Question

if√ab be an irrational number prove that √a+√b is a irrational number

Answer 1

Instead of working with inequalities, we could perhaps prove the contrapositive of the statement.

Answer 2

Which would be: if \[\sqrt{a} + \sqrt{b}\] is rational, then \[\sqrt{ab}\] is rational.

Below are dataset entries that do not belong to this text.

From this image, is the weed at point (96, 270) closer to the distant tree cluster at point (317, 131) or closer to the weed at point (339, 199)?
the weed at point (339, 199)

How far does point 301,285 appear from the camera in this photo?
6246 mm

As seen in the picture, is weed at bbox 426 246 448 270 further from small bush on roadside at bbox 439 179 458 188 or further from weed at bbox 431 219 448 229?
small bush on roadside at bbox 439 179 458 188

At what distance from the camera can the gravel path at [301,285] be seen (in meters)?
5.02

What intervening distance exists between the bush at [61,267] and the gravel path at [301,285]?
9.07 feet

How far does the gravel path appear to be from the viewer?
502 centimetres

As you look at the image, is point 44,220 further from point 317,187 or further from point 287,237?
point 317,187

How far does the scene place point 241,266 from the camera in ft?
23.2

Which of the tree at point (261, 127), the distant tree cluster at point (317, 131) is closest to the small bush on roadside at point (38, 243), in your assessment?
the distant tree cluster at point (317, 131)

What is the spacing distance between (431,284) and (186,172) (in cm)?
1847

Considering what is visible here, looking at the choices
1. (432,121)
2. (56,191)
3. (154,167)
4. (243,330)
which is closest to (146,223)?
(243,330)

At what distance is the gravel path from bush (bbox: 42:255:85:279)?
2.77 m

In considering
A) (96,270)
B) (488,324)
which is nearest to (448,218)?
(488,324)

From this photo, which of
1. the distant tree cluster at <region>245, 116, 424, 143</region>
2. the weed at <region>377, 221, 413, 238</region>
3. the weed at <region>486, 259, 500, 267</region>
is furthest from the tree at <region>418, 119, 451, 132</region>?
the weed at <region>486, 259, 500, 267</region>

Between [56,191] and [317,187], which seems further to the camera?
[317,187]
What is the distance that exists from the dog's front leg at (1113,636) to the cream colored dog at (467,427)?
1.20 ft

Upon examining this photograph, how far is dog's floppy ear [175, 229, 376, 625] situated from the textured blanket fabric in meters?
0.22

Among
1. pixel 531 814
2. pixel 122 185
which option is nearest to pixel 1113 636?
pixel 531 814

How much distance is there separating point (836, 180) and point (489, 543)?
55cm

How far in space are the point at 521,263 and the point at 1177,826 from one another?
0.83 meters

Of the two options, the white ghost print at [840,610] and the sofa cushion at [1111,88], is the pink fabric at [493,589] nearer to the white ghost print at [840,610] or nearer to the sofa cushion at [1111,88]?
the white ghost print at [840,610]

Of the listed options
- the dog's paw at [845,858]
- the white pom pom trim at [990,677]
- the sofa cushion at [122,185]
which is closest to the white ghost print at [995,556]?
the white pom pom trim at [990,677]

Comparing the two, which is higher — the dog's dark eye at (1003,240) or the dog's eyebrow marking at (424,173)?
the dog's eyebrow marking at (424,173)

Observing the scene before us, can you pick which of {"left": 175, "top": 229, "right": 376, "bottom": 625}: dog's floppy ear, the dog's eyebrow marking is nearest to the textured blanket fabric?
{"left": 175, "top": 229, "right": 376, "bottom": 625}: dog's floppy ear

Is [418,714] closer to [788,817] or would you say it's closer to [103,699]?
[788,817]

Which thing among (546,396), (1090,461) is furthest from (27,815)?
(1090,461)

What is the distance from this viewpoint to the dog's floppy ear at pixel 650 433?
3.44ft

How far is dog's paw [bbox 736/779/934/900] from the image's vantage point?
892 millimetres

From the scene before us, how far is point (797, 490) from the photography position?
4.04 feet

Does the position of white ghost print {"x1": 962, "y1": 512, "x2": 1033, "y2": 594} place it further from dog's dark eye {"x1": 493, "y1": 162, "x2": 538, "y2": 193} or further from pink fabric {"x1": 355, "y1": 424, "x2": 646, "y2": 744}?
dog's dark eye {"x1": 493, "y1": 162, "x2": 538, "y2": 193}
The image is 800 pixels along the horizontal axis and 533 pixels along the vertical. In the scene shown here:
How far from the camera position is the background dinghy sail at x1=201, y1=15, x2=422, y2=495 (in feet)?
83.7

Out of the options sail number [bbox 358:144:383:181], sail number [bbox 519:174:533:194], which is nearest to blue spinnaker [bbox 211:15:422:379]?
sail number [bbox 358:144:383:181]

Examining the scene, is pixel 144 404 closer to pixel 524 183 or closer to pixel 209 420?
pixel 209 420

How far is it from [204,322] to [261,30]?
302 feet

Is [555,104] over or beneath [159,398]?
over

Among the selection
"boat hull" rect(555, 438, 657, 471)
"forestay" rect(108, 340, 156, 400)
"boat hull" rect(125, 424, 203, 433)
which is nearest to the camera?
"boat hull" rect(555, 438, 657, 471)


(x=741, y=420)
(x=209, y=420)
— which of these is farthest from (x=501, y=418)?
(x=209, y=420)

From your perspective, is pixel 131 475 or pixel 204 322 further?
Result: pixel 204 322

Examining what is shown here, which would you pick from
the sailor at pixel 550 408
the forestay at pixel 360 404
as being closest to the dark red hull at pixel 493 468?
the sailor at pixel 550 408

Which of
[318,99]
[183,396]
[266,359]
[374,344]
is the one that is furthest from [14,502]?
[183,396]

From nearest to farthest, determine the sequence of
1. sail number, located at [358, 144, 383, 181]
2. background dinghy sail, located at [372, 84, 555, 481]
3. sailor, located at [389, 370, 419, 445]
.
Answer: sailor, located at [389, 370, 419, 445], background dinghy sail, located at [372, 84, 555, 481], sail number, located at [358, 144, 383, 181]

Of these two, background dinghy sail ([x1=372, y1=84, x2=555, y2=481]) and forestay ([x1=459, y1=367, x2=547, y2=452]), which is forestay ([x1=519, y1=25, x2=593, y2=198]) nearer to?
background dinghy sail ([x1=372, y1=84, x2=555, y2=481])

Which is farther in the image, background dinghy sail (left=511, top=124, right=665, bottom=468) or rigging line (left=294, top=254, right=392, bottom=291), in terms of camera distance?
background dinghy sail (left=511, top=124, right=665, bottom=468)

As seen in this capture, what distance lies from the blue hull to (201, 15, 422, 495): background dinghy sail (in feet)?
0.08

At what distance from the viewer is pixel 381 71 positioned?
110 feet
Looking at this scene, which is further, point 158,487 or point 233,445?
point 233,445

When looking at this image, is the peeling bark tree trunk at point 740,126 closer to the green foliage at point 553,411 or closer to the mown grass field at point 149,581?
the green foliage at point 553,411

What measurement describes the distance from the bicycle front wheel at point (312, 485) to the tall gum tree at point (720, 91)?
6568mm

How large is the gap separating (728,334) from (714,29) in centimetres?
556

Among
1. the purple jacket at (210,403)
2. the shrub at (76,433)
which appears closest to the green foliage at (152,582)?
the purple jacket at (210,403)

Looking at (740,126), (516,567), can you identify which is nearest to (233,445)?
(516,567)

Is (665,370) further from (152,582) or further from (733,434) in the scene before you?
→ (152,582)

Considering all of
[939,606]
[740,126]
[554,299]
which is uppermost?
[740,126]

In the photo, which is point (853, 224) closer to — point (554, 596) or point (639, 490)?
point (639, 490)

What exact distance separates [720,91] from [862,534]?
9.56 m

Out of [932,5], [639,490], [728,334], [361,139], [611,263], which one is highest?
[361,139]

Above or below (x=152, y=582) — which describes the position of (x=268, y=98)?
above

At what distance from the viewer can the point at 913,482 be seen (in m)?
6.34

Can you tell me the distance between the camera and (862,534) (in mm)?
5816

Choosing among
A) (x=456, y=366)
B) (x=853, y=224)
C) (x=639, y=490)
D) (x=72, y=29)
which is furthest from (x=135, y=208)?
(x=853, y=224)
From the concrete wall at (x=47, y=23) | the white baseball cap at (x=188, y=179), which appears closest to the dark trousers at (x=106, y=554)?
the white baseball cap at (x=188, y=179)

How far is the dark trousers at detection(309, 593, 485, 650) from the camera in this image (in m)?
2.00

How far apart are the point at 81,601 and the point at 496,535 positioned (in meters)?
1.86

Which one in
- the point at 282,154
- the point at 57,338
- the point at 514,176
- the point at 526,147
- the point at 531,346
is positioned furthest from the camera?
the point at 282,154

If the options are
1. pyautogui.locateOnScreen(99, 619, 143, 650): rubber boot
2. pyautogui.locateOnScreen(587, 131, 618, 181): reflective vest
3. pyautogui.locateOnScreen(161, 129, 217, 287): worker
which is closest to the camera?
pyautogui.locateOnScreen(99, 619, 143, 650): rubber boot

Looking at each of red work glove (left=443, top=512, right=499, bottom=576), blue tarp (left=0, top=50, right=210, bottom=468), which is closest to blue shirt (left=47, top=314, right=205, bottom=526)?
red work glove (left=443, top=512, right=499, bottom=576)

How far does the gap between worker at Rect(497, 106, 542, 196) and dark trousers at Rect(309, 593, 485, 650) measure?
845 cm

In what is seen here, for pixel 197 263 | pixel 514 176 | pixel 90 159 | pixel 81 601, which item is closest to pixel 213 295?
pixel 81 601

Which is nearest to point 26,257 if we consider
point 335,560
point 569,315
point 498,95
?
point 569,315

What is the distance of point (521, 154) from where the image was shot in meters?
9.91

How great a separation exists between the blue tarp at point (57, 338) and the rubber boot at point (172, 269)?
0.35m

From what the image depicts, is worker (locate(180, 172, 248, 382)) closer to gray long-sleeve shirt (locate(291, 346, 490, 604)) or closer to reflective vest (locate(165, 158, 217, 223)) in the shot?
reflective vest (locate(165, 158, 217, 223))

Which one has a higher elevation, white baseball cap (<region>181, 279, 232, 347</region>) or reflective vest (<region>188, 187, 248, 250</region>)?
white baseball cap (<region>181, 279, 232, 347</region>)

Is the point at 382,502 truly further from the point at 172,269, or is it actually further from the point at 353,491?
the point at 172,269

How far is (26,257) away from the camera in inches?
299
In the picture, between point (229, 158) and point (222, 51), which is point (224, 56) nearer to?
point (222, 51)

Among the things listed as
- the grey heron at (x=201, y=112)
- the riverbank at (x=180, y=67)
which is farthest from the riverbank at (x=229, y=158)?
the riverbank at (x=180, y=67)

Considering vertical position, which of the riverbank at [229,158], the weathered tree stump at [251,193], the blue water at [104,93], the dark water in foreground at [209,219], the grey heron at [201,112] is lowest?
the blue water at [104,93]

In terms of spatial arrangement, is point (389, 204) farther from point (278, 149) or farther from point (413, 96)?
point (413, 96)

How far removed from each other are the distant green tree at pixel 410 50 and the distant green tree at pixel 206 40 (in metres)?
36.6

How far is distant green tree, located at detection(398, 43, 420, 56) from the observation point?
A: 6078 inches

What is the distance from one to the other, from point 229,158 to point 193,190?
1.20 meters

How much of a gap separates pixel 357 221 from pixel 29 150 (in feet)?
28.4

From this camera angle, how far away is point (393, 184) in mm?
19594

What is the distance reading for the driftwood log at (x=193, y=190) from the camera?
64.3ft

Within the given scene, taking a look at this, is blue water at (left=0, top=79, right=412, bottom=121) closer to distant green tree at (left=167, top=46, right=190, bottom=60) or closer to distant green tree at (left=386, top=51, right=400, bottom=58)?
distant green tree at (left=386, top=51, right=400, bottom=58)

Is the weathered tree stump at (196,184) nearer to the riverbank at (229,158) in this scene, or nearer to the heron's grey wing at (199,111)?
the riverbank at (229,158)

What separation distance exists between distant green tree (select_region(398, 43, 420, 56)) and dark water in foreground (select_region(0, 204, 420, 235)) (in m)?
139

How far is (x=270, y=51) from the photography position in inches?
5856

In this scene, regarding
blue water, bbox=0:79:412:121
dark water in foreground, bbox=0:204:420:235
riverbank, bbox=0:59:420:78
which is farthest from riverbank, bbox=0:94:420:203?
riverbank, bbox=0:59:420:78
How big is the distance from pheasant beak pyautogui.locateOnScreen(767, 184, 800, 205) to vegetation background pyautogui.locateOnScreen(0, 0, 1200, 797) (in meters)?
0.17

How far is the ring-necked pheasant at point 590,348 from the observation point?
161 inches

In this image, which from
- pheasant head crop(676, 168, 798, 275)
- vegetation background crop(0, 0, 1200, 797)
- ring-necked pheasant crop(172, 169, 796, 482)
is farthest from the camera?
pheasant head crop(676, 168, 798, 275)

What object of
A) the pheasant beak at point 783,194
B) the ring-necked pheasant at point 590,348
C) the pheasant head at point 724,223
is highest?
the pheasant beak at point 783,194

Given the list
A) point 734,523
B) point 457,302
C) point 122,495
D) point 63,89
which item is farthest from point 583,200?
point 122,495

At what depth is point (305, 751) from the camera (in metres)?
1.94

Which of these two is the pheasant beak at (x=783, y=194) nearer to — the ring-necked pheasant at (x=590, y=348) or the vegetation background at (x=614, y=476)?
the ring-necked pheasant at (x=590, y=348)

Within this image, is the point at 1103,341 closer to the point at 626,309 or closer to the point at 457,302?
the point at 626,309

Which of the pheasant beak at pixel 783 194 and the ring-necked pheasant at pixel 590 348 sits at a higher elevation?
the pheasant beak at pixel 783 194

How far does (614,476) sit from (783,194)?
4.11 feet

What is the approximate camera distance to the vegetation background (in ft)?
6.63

Or in symbolic form, \[\forall m,n \in \mathbb{Z}, \sqrt{a} + \sqrt{b} = \frac{m}{n}\] and \[\forall x,y \in \mathbb{Z}, \sqrt{ab} = \frac{x}{y}\]

Answer 3

Correction, I used a universal quantifier instead of a "there exists" one.

Answer 4

This relation may perhaps help:\[\left(\sqrt a + \sqrt b ~\right)^2 = a + b + 2\sqrt{ab} \]\[\Rightarrow \sqrt{ab} = \dfrac{1}{2}\left( (\sqrt a + \sqrt b ) ^2 - a - b\right)\]I'm not entirely sure how to proceed further with this information. Is it given that a, b are rational?

Answer 5

Actually, a counter example to this would be the following.
\[\pi \cdot -\pi = -\pi^{2}\] which is irrational. Then \[\pi + (-\pi) = 0\] which is rational.

Answer 6

*

Answer 7

well it should say a,b \(\in\) Z

Answer 8

Of course, my bad.

Answer 9

@ganeshie8 what do u think mm ?

Answer 10

ok i might have this solution :-
as @dinnertable startted
ok for a,b ∈ Z
let √a+ √b be rational, then
√a+ √b = m/n such that gcd (m,n )=1
then both √a, √b are rational

√b = m/n -√a *

from
√ab =√a . √b =√a(m/n -√a)=( √a . m/n) -a

but √a is rational so , √a m/n is rational
hence
( √a . m/n) -a is rational :)